Оглашать причину развода теперь было необязательно. Плутарх описывает, как некий римлянин, без объяснений разводясь с женой, которая, по мнению его друзей, была и целомудренна, и хороша собой, и плодовита, выставил перед собой ногу, обутую в башмак, и сказал: «Разве он не хорош? Или стоптан? Но кто из вас знает, где он жмет мне ногу?»

История Рима начиная со второго века до нашей эры – это история бесконечных разводов, в том числе достойных всяческого удивления. Впрочем, удивлялись авторы настоящей книги, что же касается римлян, то они еще в период республики удивляться понемногу перестали. И Плутарх, живший во второй половине первого – начале второго века н. э., уже без всякого удивления сообщает нам, к примеру, подробности развода знаменитого Катона Утического. Этот правнук не менее знаменитого Катона Цензора жил «неудержимо, словно по наитию свыше, стремясь ко всякой добродетели». Его близкий друг Квинт Гортензий был известен как великолепный оратор, наживший огромное состояние адвокатской практикой, владелец роскошных вилл и человек, научивший римлян есть павлинов. Но и он стремился к добродетели… Будучи почитателем Катона, Гортензий попросил друга, «чтобы тот передал ему свою дочь Порцию, которая жила в супружестве с Бибулом и уже родила двоих детей: пусть, словно благодатная почва, она произведет потомство и от него, Гортензия». Впрочем, в случае, если Бибул привязан к жене, Гортензий обещал вернуть Порцию мужу сразу после родов, когда «через общих детей сделается еще ближе и самому Бибулу и Катону». Гортензий уверял, что такие отношения с женами друзей должны войти в традицию, ибо это «полезно для государства», да и «нравственные качества тогда щедро умножатся и разольются в изобилии…».

Катон с пониманием отнесся к замыслу друга, однако оторвать дочь от мужа отказался. И тогда Гортензий «попросил жену самого Катона: она еще достаточно молода, чтобы рожать, а у Катона и так уже много детей». Жена Катона, Марция, была беременна, но это не смутило поклонников добродетели. «Видя, что Гортензий не шутит, но полон настойчивости, Катон ему не отказал и заметил только, что надо еще узнать, согласен ли на это и Филипп, отец Марции. Обратились к Филиппу, и он, уступив просьбам Гортензия, обручил дочь – на том, однако, условии, чтобы Катон присутствовал при помолвке и удостоверил ее».

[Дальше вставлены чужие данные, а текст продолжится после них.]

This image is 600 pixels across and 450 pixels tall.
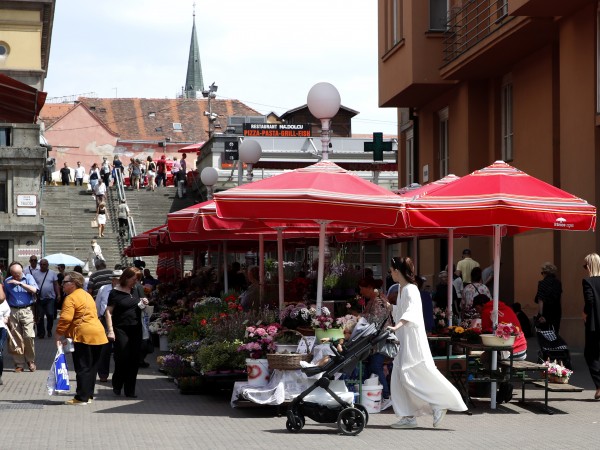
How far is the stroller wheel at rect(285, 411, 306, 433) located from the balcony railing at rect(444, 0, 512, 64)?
13.3 meters

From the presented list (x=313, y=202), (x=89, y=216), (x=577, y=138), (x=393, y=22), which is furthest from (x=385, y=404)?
(x=89, y=216)

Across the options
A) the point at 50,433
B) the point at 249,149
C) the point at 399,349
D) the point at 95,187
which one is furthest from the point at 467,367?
the point at 95,187

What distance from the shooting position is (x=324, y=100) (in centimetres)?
1645

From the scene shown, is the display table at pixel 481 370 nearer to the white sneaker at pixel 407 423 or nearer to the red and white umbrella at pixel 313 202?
the white sneaker at pixel 407 423

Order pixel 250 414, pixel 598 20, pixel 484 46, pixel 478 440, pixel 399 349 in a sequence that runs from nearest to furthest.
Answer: pixel 478 440 < pixel 399 349 < pixel 250 414 < pixel 598 20 < pixel 484 46

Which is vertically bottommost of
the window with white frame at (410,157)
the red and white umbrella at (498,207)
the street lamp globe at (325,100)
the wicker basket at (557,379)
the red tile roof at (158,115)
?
the wicker basket at (557,379)

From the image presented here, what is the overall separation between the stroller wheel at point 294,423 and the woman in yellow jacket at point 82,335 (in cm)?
373

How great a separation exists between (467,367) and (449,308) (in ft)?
8.34

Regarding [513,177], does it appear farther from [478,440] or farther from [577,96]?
[577,96]

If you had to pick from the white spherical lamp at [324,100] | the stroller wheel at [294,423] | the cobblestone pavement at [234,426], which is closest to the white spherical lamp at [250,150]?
the white spherical lamp at [324,100]

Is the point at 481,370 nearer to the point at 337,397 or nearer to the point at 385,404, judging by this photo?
the point at 385,404

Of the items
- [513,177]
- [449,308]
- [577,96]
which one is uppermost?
[577,96]

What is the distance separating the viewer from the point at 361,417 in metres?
12.5

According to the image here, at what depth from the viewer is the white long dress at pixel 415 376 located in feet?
42.1
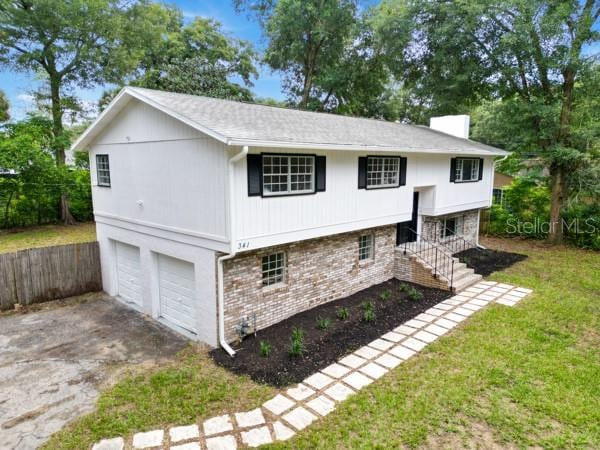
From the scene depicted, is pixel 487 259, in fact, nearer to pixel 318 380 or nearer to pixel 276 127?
pixel 276 127

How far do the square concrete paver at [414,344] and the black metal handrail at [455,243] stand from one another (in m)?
7.40

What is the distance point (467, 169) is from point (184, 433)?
1390cm

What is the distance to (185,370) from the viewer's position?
270 inches

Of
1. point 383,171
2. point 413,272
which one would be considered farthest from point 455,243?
point 383,171

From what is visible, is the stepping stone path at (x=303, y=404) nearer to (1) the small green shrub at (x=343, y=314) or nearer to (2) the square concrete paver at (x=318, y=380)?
(2) the square concrete paver at (x=318, y=380)

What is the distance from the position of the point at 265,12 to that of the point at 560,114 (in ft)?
69.3

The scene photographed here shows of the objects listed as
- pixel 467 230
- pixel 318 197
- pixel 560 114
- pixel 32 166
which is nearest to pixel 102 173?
pixel 318 197

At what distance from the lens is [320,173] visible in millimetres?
8781

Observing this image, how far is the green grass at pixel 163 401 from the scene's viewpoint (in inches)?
207

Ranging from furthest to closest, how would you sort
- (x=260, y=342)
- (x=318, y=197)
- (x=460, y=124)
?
1. (x=460, y=124)
2. (x=318, y=197)
3. (x=260, y=342)

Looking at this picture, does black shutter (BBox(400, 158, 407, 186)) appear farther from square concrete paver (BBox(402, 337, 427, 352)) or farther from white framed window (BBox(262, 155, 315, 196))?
square concrete paver (BBox(402, 337, 427, 352))

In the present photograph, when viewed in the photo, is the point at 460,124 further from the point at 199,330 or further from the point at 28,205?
the point at 28,205

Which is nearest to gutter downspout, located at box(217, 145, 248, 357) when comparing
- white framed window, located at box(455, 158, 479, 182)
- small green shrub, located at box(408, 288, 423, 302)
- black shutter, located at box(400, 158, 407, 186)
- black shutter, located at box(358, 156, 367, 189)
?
black shutter, located at box(358, 156, 367, 189)

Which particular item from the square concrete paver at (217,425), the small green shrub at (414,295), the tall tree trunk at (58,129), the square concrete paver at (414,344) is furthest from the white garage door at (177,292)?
the tall tree trunk at (58,129)
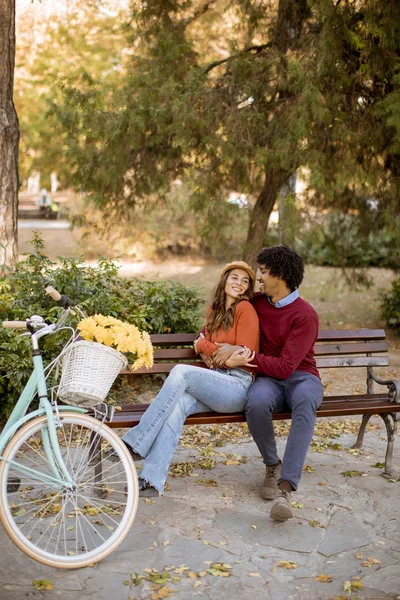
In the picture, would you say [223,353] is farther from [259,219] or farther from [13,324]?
[259,219]

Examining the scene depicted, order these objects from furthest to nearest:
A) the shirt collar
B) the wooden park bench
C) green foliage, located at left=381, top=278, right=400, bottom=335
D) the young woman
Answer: green foliage, located at left=381, top=278, right=400, bottom=335 → the shirt collar → the wooden park bench → the young woman

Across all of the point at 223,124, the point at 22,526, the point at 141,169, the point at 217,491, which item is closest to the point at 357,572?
the point at 217,491

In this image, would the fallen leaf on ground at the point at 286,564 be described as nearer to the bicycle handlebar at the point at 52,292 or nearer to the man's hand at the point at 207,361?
the man's hand at the point at 207,361

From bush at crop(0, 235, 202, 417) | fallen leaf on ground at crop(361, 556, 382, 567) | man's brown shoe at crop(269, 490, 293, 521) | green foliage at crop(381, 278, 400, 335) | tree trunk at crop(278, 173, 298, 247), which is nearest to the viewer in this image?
fallen leaf on ground at crop(361, 556, 382, 567)

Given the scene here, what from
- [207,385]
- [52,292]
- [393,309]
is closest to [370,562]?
[207,385]

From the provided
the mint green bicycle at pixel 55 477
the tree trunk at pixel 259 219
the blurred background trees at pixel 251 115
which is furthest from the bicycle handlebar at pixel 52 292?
the tree trunk at pixel 259 219

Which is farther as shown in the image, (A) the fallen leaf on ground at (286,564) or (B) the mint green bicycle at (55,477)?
(A) the fallen leaf on ground at (286,564)

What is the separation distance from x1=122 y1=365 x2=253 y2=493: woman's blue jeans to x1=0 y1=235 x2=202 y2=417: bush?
1.29 m

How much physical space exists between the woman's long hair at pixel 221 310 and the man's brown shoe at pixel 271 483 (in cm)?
87

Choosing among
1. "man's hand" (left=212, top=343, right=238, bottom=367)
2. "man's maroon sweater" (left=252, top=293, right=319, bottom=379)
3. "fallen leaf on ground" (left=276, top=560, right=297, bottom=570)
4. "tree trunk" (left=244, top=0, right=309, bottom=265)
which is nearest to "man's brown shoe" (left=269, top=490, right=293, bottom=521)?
"fallen leaf on ground" (left=276, top=560, right=297, bottom=570)

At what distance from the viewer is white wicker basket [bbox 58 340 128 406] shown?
132 inches

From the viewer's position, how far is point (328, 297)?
43.3 ft

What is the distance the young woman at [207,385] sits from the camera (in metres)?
3.99

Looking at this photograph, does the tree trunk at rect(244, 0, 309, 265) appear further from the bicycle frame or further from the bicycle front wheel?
the bicycle frame
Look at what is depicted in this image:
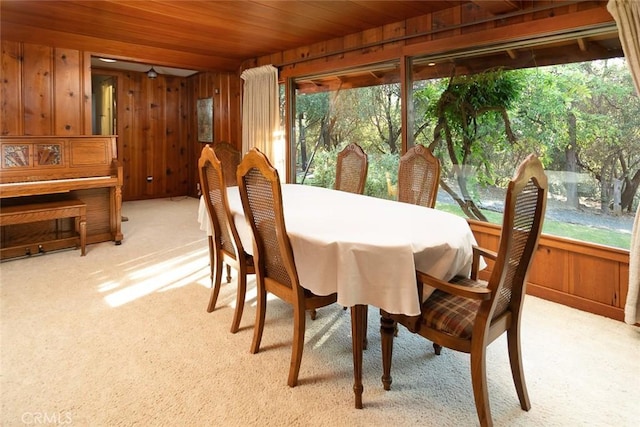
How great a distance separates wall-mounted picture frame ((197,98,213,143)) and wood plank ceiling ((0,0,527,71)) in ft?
6.64

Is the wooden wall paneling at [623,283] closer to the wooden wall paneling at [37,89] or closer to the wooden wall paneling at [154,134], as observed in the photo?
the wooden wall paneling at [37,89]

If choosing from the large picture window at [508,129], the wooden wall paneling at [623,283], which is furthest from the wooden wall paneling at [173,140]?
the wooden wall paneling at [623,283]

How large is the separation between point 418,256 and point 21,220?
3580 millimetres

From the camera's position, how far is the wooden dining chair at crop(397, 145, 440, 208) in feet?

Марцию развели с мужем и выдали за Гортензия. Впрочем, Катон на этом не слишком много потерял. После смерти Гортензия, который оставил Марции огромное состояние, Катон вновь женился на своей бывшей жене. За это его гневно осуждал Гай Юлий Цезарь, который, по словам Плутарха, заявил: «Зачем, спрашивается, надо было уступать жену другому, если она нужна тебе самому, а если не нужна, зачем было брать ее назад? Ясное дело, что он с самого начала хотел поймать Гортензия на эту приманку и ссудил ему Марцию молодой, чтобы получить назад богатой». Впрочем, римляне не поверили наветам Цезаря, и Катон остался в общественном сознании эталоном высокой нравственности. А Данте в своей «Божественной комедии» сделал Катона стражем Чистилища, тем самым приравняв его к ангелам (именно ангелами являются все остальные «служители» Чистилища) и положив конец кривотолкам.